In the latest Google’s webmaster blog post they announced that they will be tweaking the algorithm to take website page layouts into consideration.
This update to the search engine results will only affect less than 1% of searches globally.
Google has reacted to complaints that when you click on a search result and you reach a page which has blocks of ads ‘above the fold’ the user isn’t getting a good service if the content they are searching for is hidden beneath the scroll.
Sites like this may not rank highly after this algorithm update.
Google said, “We understand that placing ads above-the-fold is quite common for many websites; these ads often perform well and help publishers monetize online content. This algorithmic change does not affect sites who place ads above-the-fold to a normal degree, but affects sites that go much further to load the top of the page with ads to an excessive degree or that make it hard to find the actual original content on the page.
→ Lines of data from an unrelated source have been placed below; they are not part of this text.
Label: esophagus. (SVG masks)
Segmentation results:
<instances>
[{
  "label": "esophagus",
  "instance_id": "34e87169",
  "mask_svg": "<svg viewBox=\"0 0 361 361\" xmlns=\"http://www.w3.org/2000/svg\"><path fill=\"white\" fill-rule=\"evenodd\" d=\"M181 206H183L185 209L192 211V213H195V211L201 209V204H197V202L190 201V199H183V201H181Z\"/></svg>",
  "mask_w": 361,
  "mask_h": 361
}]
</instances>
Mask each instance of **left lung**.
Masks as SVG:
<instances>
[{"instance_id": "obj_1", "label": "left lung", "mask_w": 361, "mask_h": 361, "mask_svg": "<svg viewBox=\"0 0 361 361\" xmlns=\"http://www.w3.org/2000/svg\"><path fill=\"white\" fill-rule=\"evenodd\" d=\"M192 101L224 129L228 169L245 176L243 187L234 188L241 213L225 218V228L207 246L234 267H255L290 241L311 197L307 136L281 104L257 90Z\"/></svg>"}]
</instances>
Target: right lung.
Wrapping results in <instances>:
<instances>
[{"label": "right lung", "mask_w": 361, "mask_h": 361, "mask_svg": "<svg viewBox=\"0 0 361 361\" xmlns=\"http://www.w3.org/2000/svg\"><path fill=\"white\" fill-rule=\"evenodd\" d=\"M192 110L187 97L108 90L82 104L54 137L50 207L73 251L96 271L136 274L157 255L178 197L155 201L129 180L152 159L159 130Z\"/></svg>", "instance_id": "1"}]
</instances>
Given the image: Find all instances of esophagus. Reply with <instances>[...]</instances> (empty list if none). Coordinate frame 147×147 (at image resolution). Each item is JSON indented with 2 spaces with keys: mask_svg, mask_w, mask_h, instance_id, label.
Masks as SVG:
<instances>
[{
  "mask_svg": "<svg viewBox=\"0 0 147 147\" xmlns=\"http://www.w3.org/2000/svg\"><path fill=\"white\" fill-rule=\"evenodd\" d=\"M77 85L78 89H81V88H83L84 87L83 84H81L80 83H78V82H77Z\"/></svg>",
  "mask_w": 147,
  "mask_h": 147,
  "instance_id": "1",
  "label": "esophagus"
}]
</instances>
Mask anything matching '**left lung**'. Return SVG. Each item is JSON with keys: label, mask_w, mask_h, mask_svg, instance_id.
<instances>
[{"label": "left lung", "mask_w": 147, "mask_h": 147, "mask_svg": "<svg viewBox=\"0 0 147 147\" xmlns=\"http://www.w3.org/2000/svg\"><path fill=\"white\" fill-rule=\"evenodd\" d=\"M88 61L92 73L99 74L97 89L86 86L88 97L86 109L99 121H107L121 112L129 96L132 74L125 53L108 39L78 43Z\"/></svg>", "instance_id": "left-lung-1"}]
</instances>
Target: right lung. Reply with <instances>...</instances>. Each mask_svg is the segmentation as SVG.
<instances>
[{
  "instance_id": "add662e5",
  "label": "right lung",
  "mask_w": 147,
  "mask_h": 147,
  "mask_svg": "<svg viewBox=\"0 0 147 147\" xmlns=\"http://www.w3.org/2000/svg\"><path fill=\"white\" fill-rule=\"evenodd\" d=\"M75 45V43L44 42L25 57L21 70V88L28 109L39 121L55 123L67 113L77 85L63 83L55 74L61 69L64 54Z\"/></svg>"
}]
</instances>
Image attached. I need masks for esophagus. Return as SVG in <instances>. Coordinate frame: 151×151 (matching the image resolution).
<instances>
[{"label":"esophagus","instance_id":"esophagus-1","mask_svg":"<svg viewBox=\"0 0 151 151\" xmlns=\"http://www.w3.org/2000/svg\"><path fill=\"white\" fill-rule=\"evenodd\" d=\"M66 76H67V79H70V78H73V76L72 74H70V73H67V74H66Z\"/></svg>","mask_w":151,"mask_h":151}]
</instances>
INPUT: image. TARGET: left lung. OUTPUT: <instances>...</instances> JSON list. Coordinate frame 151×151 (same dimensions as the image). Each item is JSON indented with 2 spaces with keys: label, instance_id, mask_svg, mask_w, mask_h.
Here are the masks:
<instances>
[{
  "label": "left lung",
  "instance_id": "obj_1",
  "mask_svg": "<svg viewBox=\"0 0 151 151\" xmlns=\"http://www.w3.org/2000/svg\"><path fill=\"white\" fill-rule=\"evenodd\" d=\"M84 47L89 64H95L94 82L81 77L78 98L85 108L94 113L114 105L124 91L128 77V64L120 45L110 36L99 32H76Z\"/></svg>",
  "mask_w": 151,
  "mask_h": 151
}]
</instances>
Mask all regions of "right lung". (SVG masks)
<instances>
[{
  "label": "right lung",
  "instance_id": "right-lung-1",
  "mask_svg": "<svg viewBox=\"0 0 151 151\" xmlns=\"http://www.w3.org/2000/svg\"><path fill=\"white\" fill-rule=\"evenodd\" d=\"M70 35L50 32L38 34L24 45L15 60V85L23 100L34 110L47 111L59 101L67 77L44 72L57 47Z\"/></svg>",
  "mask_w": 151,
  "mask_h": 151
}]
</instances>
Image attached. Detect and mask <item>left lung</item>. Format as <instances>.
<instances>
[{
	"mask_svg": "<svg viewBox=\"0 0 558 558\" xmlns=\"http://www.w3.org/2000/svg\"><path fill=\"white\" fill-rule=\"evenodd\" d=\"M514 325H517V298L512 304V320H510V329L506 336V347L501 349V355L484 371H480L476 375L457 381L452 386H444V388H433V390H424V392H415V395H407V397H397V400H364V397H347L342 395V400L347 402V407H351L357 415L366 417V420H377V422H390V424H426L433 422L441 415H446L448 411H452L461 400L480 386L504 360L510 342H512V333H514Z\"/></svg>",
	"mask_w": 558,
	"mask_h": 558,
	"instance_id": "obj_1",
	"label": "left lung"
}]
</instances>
“This new algorithmic improvement tends to impact sites where there is only a small amount of visible content above-the-fold or relevant content is persistently pushed down by large blocks of ads.”
The algorithm change will noticeably affect less than 1% of searches globally.
Google has suggested that you consider how your web pages use the area ‘above the fold’ and make sure the content is not obscured or hard for visitors to find quickly.
If you update your web page layout Google will re-crawl and process enough pages from your site to assess the changes.
How long that takes will depend on several factors, including the number of pages on your site and how efficiently Googlebot can crawl the content. On a typical website, it can take several weeks for Googlebot to crawl and process enough pages to reflect layout changes on the site.
Google are still advising website publishers to focus their efforts on making their website user friendly and not to focus too specifically on algorithm tweaks as the search engine giant estimates that they will make more than 500 improvements to their algorithm during 2012.